* [Document extract]:
Finding Structured Patterns in Treespace using Community Detection
Once you have performed an NLDR and visualized your trees in treespace, you may want to do additional analyses to find natural grouping of trees in order to identify differences in topologies or branch lengths. While using standard grouping approaches on NLDR visualizations can be useful, the results may not always be totally accurate. This is due to the way in which NLDR projects trees into a given number of dimensions. Depending on the size and number of your trees, treespace can be extremely large and complex, and often times, accurately representing all of the information in a set of tree distances requires high dimensionality. In order to project treespace into a human-visualizable two or three dimensions, NLDRs may be forced to distort the data.
In order to avoid any distortion or artifacts of projection, we can use community detection directly on the underlying network of tree-to-tree distances to ensure that we are capturing all of the information in the data. Then, we can overlay these community detection results onto an NLDR plot to visualize how the grouping of trees are represented in the projection of treespace. This tutorial will walk you through the steps involved in this process. For details on performing an NLDR on a set of trees, visit the NLDR tutorial.

* [Exercise 1]: In the treespace tutorial, substitute "superimpose" for "overlay" and write out everything from "In order to avoid" down to "the NLDR tutorial.".
* [Exercise 2]: Turn the paragraph of the treespace tutorial that opens with "Once you have performed an NLDR" into a bulleted list that keeps its main facts.
* [Exercise 3]:
Answer these questions from the treespace tutorial:
(a) What may NLDRs be forced to do in order to project treespace into two or three dimensions?
(b) On what is community detection used directly to avoid distortion or artifacts of projection?
(c) Where can details on performing an NLDR on a set of trees be found?
Answer using only the treespace tutorial.

* [Supplied data]:

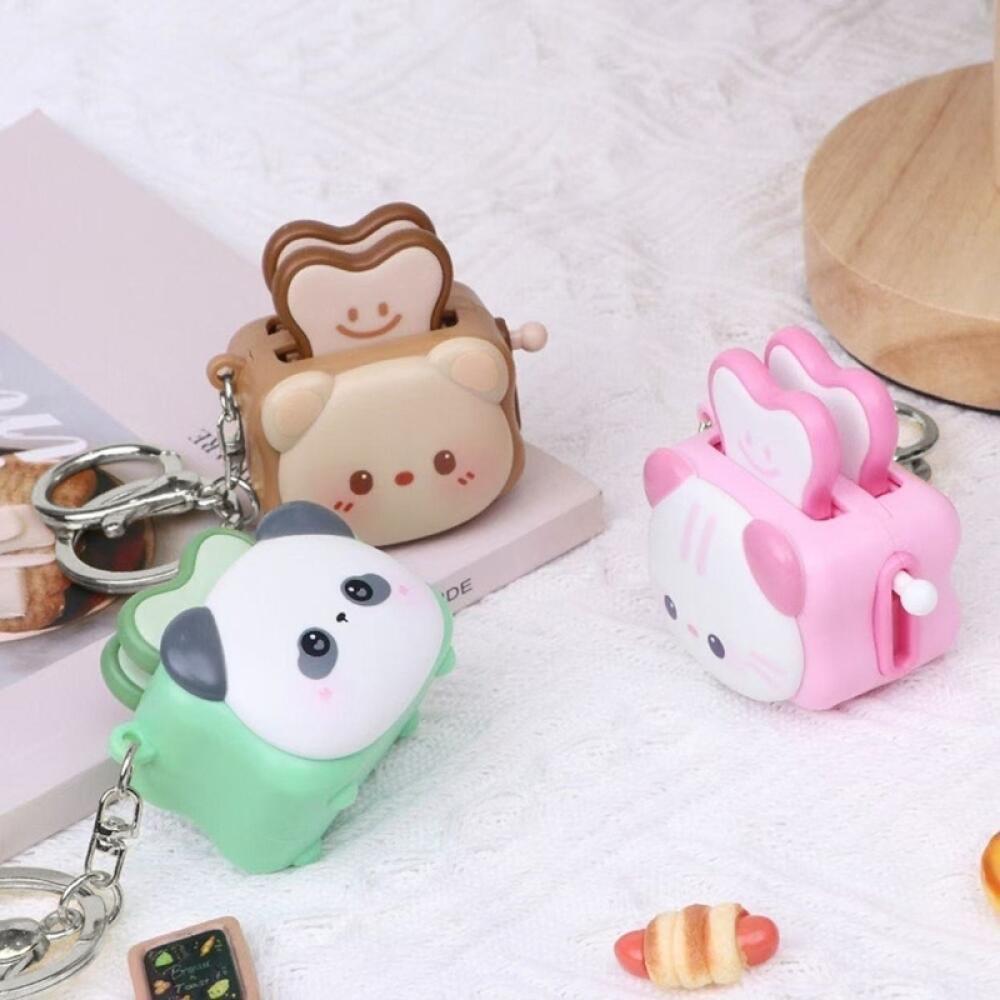 Cute Animal Toast Pop-Up Keych - Photography Jokes 리뷰 및 가격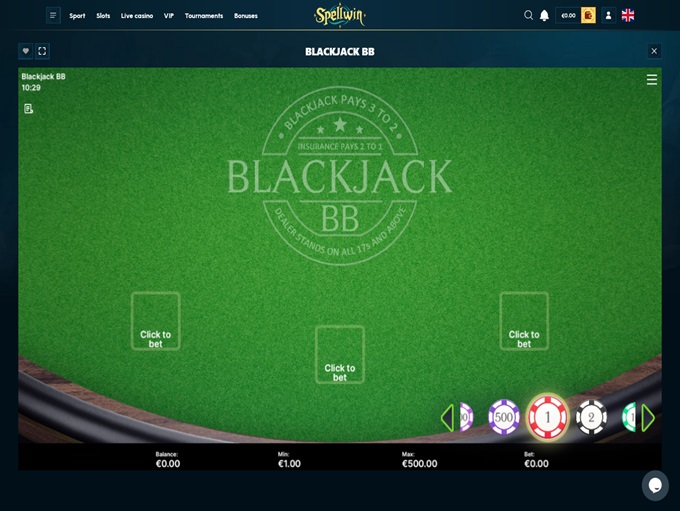 Spellwin Casino screenshot 6
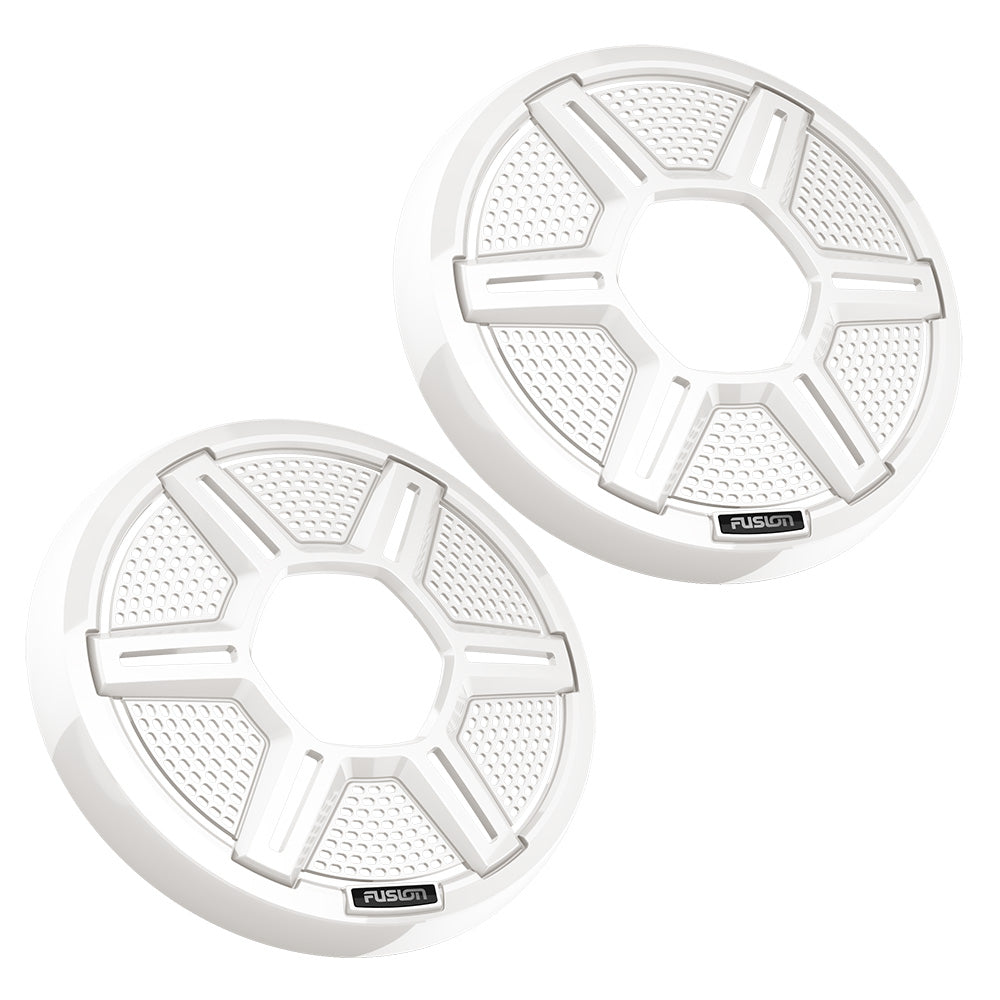 Fusion Apollo 6.5" Shielded White Speaker Grilles (Pair) [010-13290-11]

* [Task result 1]:
In order to avoid any distortion or artifacts of projection, we can use community detection directly on the underlying network of tree-to-tree distances to ensure that we are capturing all of the information in the data. Then, we can superimpose these community detection results onto an NLDR plot to visualize how the grouping of trees are represented in the projection of treespace. This tutorial will walk you through the steps involved in this process. For details on performing an NLDR on a set of trees, visit the NLDR tutorial.

* [Task result 2]:
- After an NLDR has been performed and trees have been visualized in treespace, further analyses can find natural groupings of trees to identify differences in topologies or branch lengths.
- Standard grouping approaches on NLDR visualizations can be useful, but their results may not always be totally accurate.
- This is due to the way NLDR projects trees into a given number of dimensions.
- Depending on the size and number of trees, treespace can be extremely large and complex, and accurately representing all the information in a set of tree distances often requires high dimensionality.
- To project treespace into a human-visualizable two or three dimensions, NLDRs may be forced to distort the data.

* [Task result 3]:
(a) They may be forced to distort the data.
(b) It is used directly on the underlying network of tree-to-tree distances.
(c) They can be found in the NLDR tutorial.